__Description of the task__: Identify each row below containing the word "outcrop" and copy every such row in full. Case counts.

__The input__:
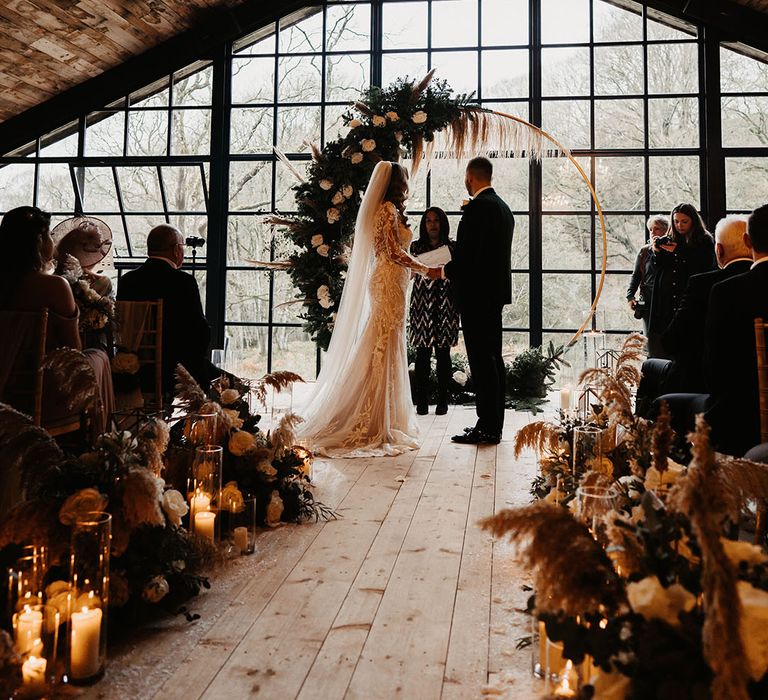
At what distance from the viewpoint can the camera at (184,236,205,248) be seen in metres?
--
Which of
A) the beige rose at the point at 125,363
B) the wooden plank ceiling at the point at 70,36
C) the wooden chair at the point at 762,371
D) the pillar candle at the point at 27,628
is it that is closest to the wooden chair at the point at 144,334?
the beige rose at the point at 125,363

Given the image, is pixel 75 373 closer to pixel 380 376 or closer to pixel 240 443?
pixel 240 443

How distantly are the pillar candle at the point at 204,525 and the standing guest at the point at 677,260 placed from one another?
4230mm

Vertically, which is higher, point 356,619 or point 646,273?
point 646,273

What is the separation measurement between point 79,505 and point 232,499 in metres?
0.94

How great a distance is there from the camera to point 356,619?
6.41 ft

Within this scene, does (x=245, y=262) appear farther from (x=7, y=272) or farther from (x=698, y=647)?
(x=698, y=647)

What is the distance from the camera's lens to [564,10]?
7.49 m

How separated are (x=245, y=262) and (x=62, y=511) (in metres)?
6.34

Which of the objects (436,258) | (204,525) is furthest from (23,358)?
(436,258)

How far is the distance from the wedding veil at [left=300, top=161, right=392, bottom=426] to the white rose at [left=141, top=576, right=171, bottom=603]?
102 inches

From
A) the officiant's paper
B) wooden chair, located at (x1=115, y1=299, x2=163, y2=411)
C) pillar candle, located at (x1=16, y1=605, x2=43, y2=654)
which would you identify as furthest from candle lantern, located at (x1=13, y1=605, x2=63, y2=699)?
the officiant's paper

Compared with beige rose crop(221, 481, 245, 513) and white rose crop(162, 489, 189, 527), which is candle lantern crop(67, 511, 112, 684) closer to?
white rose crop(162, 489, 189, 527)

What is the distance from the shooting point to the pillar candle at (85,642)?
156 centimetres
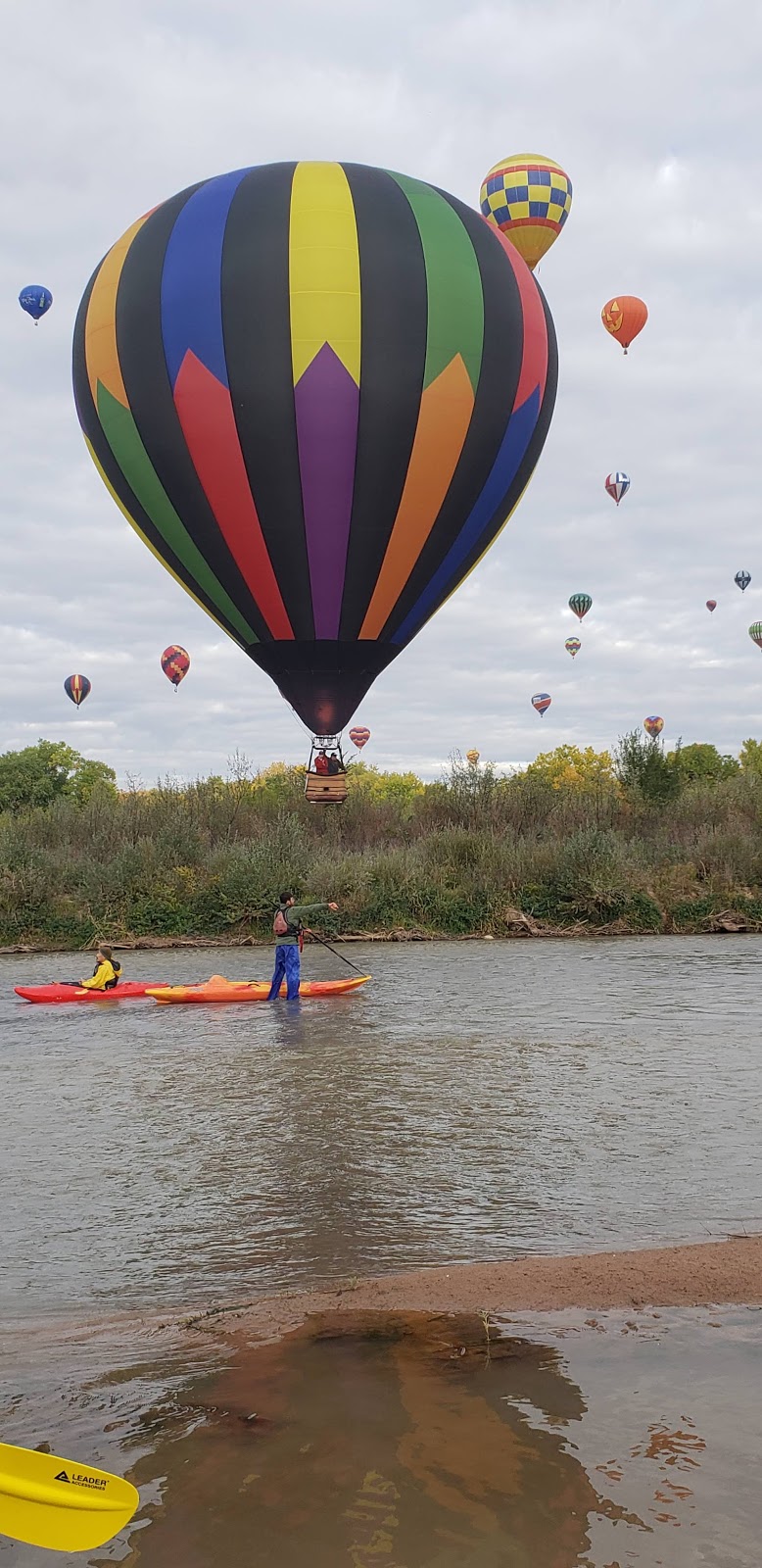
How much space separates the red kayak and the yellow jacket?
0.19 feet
...
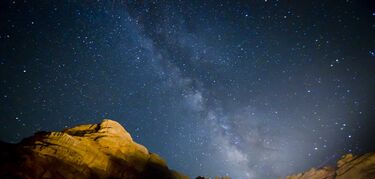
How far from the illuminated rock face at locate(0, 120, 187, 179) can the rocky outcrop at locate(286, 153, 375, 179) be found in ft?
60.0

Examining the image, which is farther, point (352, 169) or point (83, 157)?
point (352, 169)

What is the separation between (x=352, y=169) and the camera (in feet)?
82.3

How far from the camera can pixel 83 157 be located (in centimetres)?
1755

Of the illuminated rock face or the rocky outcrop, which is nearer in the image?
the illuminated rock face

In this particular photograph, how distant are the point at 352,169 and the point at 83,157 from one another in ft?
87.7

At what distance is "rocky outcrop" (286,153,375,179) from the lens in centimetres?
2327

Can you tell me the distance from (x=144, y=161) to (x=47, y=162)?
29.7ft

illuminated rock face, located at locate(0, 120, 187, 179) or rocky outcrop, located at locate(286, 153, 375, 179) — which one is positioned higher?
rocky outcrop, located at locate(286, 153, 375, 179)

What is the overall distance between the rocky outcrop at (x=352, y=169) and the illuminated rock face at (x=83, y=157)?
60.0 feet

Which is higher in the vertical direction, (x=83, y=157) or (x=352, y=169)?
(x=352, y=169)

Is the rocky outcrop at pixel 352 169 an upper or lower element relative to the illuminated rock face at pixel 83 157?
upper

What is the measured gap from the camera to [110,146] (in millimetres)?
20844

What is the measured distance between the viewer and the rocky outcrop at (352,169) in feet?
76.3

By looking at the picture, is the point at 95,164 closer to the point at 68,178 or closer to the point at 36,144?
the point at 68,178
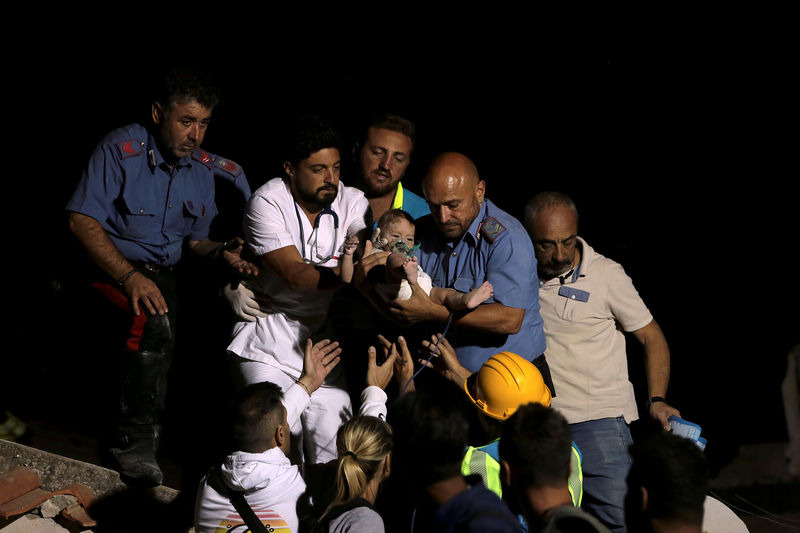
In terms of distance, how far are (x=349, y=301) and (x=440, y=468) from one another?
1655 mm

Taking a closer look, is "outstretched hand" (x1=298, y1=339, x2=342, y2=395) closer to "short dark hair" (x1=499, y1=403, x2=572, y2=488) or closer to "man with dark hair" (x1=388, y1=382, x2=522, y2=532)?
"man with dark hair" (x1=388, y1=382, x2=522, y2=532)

__Response to this task__:
How far from the illuminated rock face at locate(0, 120, 187, 179) can the rocky outcrop at locate(286, 153, 375, 179) be found in ft?
Of the illuminated rock face or the rocky outcrop, which is nearer in the image?
At what distance is "rocky outcrop" (286,153,375,179) from the lens in centimetres?
illuminated rock face, located at locate(0, 120, 187, 179) or rocky outcrop, located at locate(286, 153, 375, 179) — which one is positioned higher?
rocky outcrop, located at locate(286, 153, 375, 179)
What is the overall distance between the rocky outcrop at (x=352, y=169) and the illuminated rock face at (x=83, y=157)?
Is the rocky outcrop at pixel 352 169 an upper or lower element relative to the illuminated rock face at pixel 83 157?
What is the measured distance between the viewer and the rocky outcrop at (352,169) in feet?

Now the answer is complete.